I wanted to have fun with it all, to show a woman who is completely unbridled, who loves sex and says so with no need for modesty or taboo. That’s just the way it is. That’s the same reason my character is an actress playing Marilyn Monroe, because I needed to depict Monroe in a new way, creating images of her with friends, laughing, sharing anxieties, and being completely free. It’s completely absurd, but it hits me in a visceral way.

Was it easier, in that sense, to be your own director?

Yes, of course there are things my character does that are quite tricky. It might have been more complicated, or I might have been more uncomfortable with the dynamics of hierarchy, to ask another actress. At least with me, I know how far I can go. Of course, you lose time when wearing two hats. You have less time as a director and less time as an actress, but then, you also feel like you’re living the film from the inside. Sometimes it’s tiring, but it’s always extremely interesting. And of course it allows me to go further.

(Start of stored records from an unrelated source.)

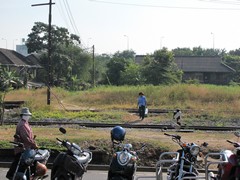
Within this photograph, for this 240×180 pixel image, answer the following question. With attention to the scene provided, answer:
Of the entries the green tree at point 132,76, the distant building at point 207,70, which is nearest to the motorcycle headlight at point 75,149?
the green tree at point 132,76

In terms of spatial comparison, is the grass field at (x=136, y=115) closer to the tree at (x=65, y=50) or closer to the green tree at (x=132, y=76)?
the green tree at (x=132, y=76)

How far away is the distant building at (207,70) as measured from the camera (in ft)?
242

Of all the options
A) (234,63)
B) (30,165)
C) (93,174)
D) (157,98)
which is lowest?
(93,174)

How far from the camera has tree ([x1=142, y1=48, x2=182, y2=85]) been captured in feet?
193

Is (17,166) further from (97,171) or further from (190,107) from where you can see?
(190,107)

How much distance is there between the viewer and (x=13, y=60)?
66312 mm

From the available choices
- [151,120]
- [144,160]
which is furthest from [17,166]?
[151,120]

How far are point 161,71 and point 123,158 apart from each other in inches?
2074

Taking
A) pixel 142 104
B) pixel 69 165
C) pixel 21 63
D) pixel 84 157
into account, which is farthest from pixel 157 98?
pixel 21 63

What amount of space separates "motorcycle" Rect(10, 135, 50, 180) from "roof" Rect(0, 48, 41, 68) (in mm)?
56128

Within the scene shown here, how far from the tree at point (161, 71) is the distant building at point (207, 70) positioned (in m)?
13.8

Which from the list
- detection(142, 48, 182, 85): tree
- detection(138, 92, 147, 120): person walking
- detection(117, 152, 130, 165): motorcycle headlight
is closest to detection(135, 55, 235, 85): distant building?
detection(142, 48, 182, 85): tree

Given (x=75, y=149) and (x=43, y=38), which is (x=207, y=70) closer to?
(x=43, y=38)

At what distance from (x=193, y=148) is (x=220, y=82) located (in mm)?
69946
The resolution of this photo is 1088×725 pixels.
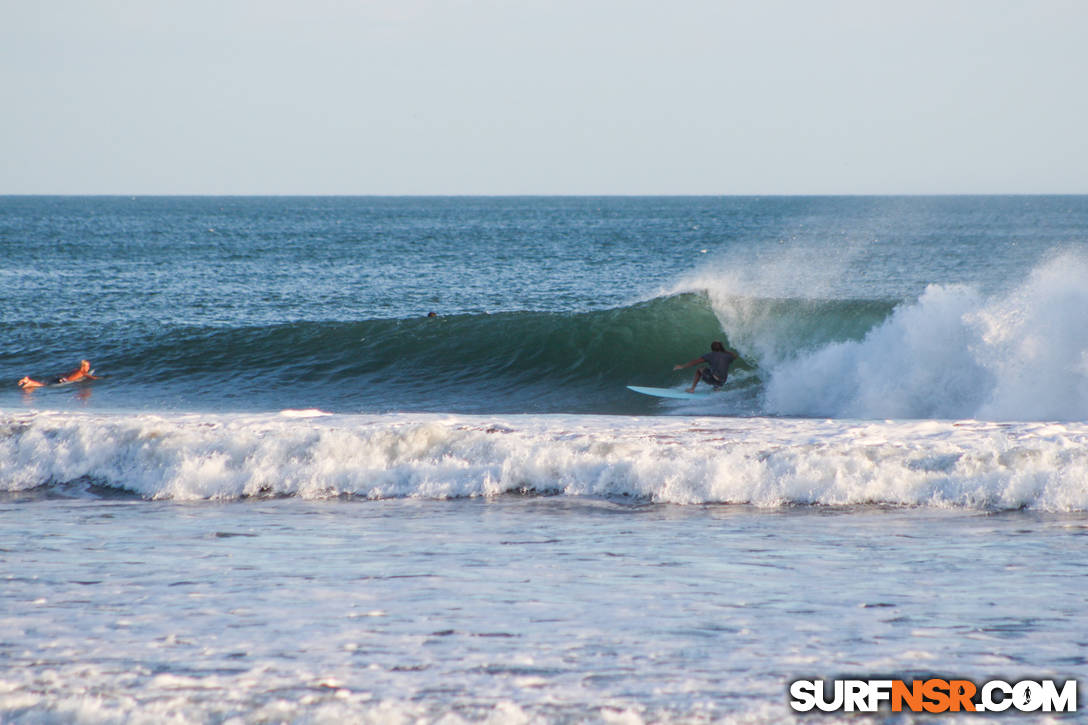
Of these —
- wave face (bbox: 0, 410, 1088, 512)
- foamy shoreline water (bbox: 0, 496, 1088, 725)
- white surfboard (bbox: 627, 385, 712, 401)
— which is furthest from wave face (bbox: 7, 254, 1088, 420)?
foamy shoreline water (bbox: 0, 496, 1088, 725)

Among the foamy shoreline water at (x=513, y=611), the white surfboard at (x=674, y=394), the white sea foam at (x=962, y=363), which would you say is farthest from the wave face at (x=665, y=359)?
the foamy shoreline water at (x=513, y=611)

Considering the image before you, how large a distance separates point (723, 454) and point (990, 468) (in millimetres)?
2306

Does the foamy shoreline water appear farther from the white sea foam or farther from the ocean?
the white sea foam

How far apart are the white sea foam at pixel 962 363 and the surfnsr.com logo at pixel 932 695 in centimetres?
982

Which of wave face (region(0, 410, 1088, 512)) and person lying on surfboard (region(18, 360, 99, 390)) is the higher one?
wave face (region(0, 410, 1088, 512))

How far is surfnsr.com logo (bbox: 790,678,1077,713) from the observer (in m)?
4.29

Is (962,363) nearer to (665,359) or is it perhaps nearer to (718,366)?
(718,366)

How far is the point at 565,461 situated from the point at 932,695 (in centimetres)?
527

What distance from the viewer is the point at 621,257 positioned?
5647cm

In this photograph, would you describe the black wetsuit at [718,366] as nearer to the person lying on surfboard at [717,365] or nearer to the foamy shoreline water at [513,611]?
the person lying on surfboard at [717,365]

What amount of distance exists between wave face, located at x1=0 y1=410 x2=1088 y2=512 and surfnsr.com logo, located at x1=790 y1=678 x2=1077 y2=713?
13.3 ft

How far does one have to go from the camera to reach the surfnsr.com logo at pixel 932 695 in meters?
4.29

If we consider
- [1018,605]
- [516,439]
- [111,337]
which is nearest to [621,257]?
[111,337]

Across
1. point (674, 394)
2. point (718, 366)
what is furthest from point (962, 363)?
point (674, 394)
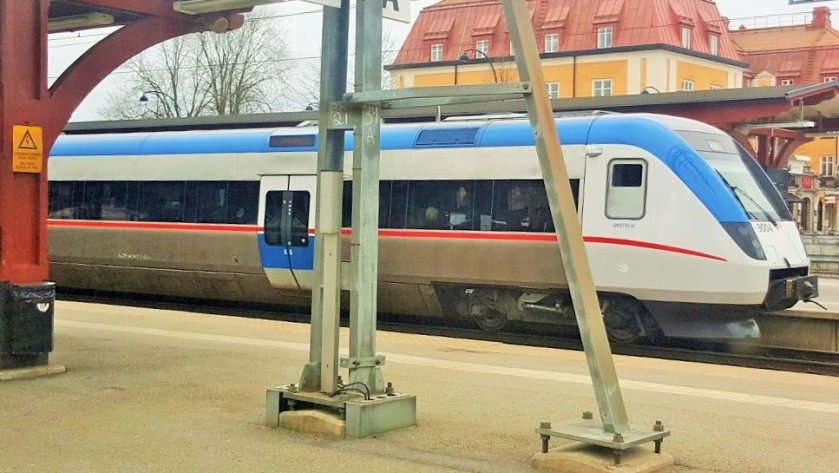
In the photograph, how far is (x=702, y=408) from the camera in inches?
326

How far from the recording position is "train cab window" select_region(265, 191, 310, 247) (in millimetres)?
15922

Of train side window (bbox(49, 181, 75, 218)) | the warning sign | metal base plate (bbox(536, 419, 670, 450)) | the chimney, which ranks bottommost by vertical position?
metal base plate (bbox(536, 419, 670, 450))

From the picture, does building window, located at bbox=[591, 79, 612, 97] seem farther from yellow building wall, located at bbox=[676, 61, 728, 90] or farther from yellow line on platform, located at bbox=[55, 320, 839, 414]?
yellow line on platform, located at bbox=[55, 320, 839, 414]

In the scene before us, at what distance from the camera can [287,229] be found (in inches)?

As it happens, the film will play at a festival where questions of MeToo are front-and-center.

I don’t know what will happen at Cannes, but it likely won’t change the wider problems. What I do know, and what I put in the film, is that woman are often afraid to call the police. The justice system doesn’t work in France, and you can see as much looking at the percentage of convictions against the number of sexual assault complaints filed. That’s where the problem lies. And so, for me, this is not a revenge movie; it’s about self-defense. And anyway, I don’t want to moralize, I want to open up a dialogue, using humor and horror codes to push a kind of catharsis. When we believe in ourselves, others will believe in us.